+++ Given data +++

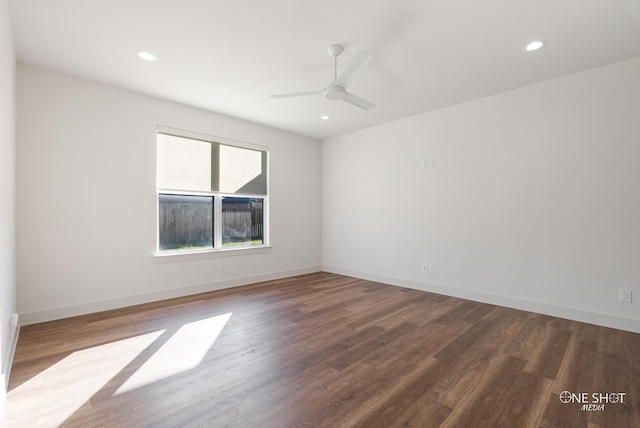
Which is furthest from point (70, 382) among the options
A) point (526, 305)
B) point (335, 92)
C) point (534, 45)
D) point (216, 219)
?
point (534, 45)

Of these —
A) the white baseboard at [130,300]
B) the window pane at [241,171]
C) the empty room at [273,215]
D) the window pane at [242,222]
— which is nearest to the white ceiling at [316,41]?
the empty room at [273,215]

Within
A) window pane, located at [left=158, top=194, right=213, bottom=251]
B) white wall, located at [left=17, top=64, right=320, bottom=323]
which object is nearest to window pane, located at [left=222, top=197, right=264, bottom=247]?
window pane, located at [left=158, top=194, right=213, bottom=251]

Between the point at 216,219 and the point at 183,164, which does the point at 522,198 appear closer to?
the point at 216,219

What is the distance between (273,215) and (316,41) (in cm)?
321

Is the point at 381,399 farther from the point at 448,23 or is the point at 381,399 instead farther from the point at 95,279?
the point at 95,279

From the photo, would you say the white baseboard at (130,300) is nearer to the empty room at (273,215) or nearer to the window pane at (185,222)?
the empty room at (273,215)

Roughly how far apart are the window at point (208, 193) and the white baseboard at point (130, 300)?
0.57 m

+++

Given task. Rewrite the entries from the line containing "From the photo, would" through the end of the entries, changing "white baseboard" to "gray baseboard" and keeping everything else the same.

Exercise output.
From the photo, would you say the gray baseboard at (130,300) is nearer to the empty room at (273,215) or nearer to the window pane at (185,222)?
the empty room at (273,215)

Roughly how far apart are the window at point (208, 193) and the gray baseboard at point (130, 300)?
0.57 m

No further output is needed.